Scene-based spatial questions
◆ ◆ ◆ ◆ ◆ ◆ ◆

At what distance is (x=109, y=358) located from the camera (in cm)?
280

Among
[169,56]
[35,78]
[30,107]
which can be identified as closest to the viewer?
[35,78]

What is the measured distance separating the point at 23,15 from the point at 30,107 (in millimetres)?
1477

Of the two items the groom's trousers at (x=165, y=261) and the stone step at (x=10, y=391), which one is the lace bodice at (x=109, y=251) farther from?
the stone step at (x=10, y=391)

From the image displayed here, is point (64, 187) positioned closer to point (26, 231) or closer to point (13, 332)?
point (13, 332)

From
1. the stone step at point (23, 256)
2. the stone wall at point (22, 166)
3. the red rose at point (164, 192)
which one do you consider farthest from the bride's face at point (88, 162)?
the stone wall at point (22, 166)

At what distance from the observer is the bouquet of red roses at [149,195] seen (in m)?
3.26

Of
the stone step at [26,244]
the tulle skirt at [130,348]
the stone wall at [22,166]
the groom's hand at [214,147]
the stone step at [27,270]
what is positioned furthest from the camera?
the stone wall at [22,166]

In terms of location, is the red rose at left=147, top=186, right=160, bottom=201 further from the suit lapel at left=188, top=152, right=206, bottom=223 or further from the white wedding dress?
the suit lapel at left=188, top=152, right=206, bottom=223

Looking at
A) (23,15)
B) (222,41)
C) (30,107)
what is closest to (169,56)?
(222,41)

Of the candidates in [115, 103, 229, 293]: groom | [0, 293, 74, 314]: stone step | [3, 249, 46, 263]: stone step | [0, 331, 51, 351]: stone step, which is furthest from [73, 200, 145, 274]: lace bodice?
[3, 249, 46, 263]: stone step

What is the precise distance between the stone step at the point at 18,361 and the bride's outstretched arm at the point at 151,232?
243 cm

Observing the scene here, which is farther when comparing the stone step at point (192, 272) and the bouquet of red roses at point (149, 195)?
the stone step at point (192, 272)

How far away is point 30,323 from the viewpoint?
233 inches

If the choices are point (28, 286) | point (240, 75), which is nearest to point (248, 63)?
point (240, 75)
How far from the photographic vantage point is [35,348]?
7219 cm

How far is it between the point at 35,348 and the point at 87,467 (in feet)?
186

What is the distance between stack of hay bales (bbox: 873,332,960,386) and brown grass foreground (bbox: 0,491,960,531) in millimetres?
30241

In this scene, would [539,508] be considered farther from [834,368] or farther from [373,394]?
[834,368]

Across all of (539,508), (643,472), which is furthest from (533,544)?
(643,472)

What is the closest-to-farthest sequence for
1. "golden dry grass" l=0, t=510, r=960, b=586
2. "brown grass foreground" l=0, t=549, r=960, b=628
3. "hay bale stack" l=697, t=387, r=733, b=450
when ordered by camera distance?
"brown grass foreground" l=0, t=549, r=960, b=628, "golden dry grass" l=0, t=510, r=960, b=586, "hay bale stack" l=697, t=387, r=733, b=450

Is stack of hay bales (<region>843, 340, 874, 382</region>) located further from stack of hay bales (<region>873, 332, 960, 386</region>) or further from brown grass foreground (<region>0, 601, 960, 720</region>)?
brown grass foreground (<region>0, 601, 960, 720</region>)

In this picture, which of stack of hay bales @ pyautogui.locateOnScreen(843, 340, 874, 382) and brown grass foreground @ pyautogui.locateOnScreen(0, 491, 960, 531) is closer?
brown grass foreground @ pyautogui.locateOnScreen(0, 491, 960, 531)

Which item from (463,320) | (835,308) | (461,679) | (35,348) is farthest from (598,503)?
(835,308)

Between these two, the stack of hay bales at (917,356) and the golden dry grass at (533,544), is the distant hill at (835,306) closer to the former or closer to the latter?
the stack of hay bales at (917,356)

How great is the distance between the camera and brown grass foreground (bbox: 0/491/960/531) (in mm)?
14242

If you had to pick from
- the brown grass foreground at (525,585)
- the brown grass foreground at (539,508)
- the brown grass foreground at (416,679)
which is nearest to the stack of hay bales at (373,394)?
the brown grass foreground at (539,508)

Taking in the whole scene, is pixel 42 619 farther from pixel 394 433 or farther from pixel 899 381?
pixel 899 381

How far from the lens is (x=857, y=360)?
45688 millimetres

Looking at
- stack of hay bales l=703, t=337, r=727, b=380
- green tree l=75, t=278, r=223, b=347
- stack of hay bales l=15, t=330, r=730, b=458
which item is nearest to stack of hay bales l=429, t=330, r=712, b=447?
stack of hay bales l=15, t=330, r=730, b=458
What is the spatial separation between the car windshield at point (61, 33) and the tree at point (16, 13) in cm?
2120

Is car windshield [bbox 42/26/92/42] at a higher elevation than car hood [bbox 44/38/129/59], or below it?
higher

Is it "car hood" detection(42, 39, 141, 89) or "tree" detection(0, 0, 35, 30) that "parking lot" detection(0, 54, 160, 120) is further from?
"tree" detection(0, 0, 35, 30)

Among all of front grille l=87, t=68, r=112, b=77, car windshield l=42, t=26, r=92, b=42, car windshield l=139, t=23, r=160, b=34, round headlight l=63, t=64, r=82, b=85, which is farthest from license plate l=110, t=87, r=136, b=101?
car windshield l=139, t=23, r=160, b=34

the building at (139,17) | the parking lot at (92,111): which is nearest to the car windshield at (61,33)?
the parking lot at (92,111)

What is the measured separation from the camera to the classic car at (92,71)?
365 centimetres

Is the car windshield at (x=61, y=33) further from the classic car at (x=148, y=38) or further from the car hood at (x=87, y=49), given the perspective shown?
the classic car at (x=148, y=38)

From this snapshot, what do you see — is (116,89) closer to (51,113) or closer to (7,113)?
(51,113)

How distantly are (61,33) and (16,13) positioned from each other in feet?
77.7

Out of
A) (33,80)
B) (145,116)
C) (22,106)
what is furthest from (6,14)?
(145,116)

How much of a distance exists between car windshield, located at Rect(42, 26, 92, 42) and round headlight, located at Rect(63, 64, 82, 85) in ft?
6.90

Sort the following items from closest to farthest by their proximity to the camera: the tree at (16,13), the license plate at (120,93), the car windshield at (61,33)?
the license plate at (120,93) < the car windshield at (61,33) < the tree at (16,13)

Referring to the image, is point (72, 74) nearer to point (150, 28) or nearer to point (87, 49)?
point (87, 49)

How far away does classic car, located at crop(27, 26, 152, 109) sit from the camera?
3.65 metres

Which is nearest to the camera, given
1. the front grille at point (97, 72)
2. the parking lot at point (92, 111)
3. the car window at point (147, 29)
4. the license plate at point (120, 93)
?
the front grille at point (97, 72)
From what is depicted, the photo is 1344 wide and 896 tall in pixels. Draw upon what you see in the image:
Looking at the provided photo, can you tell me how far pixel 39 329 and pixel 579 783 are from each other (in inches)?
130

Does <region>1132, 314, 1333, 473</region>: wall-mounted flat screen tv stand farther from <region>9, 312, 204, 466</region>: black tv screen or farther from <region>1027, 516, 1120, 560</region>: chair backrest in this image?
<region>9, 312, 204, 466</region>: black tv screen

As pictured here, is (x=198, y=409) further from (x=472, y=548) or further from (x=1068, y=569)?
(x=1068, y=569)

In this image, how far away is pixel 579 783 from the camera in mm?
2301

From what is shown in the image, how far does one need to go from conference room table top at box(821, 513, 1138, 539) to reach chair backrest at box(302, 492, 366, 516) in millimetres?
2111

◆ ◆ ◆ ◆ ◆ ◆ ◆

» **Instructions for the task**
Quote the listing in full, please, keeping every line exact.

» **Answer**
At what distance is (x=109, y=358) located from the camera (in cm)?
280

Among
[169,56]
[35,78]
[30,107]
which can be identified as closest to the viewer?
[35,78]

What is the measured distance separating the point at 23,15 from the point at 30,107 (in millimetres)?
1477

Of the two items the groom's trousers at (x=165, y=261) and the stone step at (x=10, y=391), which one is the lace bodice at (x=109, y=251) farther from?
the stone step at (x=10, y=391)

From the image displayed here, is point (64, 187) positioned closer to point (26, 231) or closer to point (13, 332)?
point (13, 332)

From
1. the stone step at point (23, 256)
2. the stone wall at point (22, 166)
3. the red rose at point (164, 192)
which one do you consider farthest from the bride's face at point (88, 162)?
the stone wall at point (22, 166)

At what distance from the observer is the bouquet of red roses at [149,195] seen (in m)?
3.26

Of
the stone step at [26,244]
the tulle skirt at [130,348]
the stone wall at [22,166]
the groom's hand at [214,147]
the stone step at [27,270]
what is positioned furthest from the camera?
the stone wall at [22,166]

In terms of location, is the red rose at left=147, top=186, right=160, bottom=201 further from the suit lapel at left=188, top=152, right=206, bottom=223 or further from the white wedding dress?
the suit lapel at left=188, top=152, right=206, bottom=223

Looking at
A) (23,15)
B) (222,41)
C) (30,107)
what is closest to (169,56)?
(222,41)

Of the candidates in [115, 103, 229, 293]: groom | [0, 293, 74, 314]: stone step | [3, 249, 46, 263]: stone step | [0, 331, 51, 351]: stone step, which is furthest from [73, 200, 145, 274]: lace bodice?
[3, 249, 46, 263]: stone step

What is the precise distance between the stone step at the point at 18,361 and the bride's outstretched arm at the point at 151,232?
243 cm

Observing the scene here, which is farther when comparing the stone step at point (192, 272) and the bouquet of red roses at point (149, 195)?
the stone step at point (192, 272)

How far away is point 30,323 from the viewpoint?
233 inches

If the choices are point (28, 286) | point (240, 75), which is nearest to point (248, 63)?
point (240, 75)
How far from the photographic vantage point is [35,348]?
7219 cm

How far is it between the point at 35,348 and the point at 87,467 (in feet)?
186

What is the distance between stack of hay bales (bbox: 873,332,960,386) and brown grass foreground (bbox: 0,491,960,531) in millimetres?
30241

In this scene, would [539,508] be considered farther from [834,368] or farther from [373,394]?
[834,368]

Across all of (539,508), (643,472), which is furthest from (533,544)?
(643,472)

What is the closest-to-farthest sequence for
1. "golden dry grass" l=0, t=510, r=960, b=586
2. "brown grass foreground" l=0, t=549, r=960, b=628
3. "hay bale stack" l=697, t=387, r=733, b=450
when ordered by camera distance?
"brown grass foreground" l=0, t=549, r=960, b=628, "golden dry grass" l=0, t=510, r=960, b=586, "hay bale stack" l=697, t=387, r=733, b=450

Is stack of hay bales (<region>843, 340, 874, 382</region>) located further from stack of hay bales (<region>873, 332, 960, 386</region>) or further from brown grass foreground (<region>0, 601, 960, 720</region>)?
brown grass foreground (<region>0, 601, 960, 720</region>)

In this picture, which of stack of hay bales @ pyautogui.locateOnScreen(843, 340, 874, 382) and brown grass foreground @ pyautogui.locateOnScreen(0, 491, 960, 531) is closer?
brown grass foreground @ pyautogui.locateOnScreen(0, 491, 960, 531)

Which item from (463,320) | (835,308) | (461,679) | (35,348) is farthest from (598,503)?
(835,308)

Between these two, the stack of hay bales at (917,356) and the golden dry grass at (533,544), is the distant hill at (835,306) closer to the former or closer to the latter?
the stack of hay bales at (917,356)

How great is the distance between the camera and brown grass foreground (bbox: 0/491/960/531) (in mm)?
14242

If you had to pick from
- the brown grass foreground at (525,585)
- the brown grass foreground at (539,508)
- the brown grass foreground at (416,679)
which is nearest to the stack of hay bales at (373,394)?
the brown grass foreground at (539,508)

Taking in the whole scene, is pixel 42 619 farther from pixel 394 433 or farther from pixel 899 381?
pixel 899 381

How far from the lens is (x=857, y=360)?
45688 millimetres

Looking at
- stack of hay bales l=703, t=337, r=727, b=380
- green tree l=75, t=278, r=223, b=347
- stack of hay bales l=15, t=330, r=730, b=458
which item is nearest to stack of hay bales l=429, t=330, r=712, b=447?
stack of hay bales l=15, t=330, r=730, b=458
What is the spatial separation between the car windshield at point (61, 33) and the tree at point (16, 13) in cm?
2120

Is car windshield [bbox 42/26/92/42] at a higher elevation than car hood [bbox 44/38/129/59], or below it?
higher

Is it "car hood" detection(42, 39, 141, 89) or "tree" detection(0, 0, 35, 30) that "parking lot" detection(0, 54, 160, 120) is further from?
"tree" detection(0, 0, 35, 30)

Among all of front grille l=87, t=68, r=112, b=77, car windshield l=42, t=26, r=92, b=42, car windshield l=139, t=23, r=160, b=34, round headlight l=63, t=64, r=82, b=85, which is farthest from license plate l=110, t=87, r=136, b=101?
car windshield l=139, t=23, r=160, b=34

the building at (139,17) | the parking lot at (92,111): which is nearest to the car windshield at (61,33)?
the parking lot at (92,111)

What is the measured separation from the camera to the classic car at (92,71)?
365 centimetres

Is the car windshield at (x=61, y=33) further from the classic car at (x=148, y=38) or further from the car hood at (x=87, y=49), given the perspective shown?
the classic car at (x=148, y=38)

From this snapshot, what do you see — is (116,89) closer to (51,113) or closer to (7,113)?
(51,113)

How distantly are (61,33) and (16,13) positioned from each other in feet?
77.7

Out of
A) (33,80)
B) (145,116)
C) (22,106)
what is furthest from (6,14)?
(145,116)

How much of a distance exists between car windshield, located at Rect(42, 26, 92, 42) and round headlight, located at Rect(63, 64, 82, 85) in ft?
6.90

Sort the following items from closest to farthest by their proximity to the camera: the tree at (16,13), the license plate at (120,93), the car windshield at (61,33)?
the license plate at (120,93) < the car windshield at (61,33) < the tree at (16,13)

Referring to the image, is point (72, 74) nearer to point (150, 28) or nearer to point (87, 49)?
point (87, 49)

How far away does classic car, located at crop(27, 26, 152, 109) sit from the camera?
3.65 metres

Which is nearest to the camera, given
1. the front grille at point (97, 72)
2. the parking lot at point (92, 111)
3. the car window at point (147, 29)
4. the license plate at point (120, 93)
?
the front grille at point (97, 72)
From what is depicted, the photo is 1344 wide and 896 tall in pixels. Draw upon what you see in the image:
Looking at the provided photo, can you tell me how far pixel 39 329 and pixel 579 783 are from each other (in inches)?
130

Does <region>1132, 314, 1333, 473</region>: wall-mounted flat screen tv stand farther from <region>9, 312, 204, 466</region>: black tv screen or farther from <region>1027, 516, 1120, 560</region>: chair backrest in this image?
<region>9, 312, 204, 466</region>: black tv screen

As pictured here, is (x=198, y=409) further from (x=472, y=548) or further from (x=1068, y=569)?
(x=1068, y=569)

In this image, how far away is pixel 579 783 from the camera in mm?
2301

From what is shown in the image, how far does one need to go from conference room table top at box(821, 513, 1138, 539) to reach chair backrest at box(302, 492, 366, 516) in millimetres?
2111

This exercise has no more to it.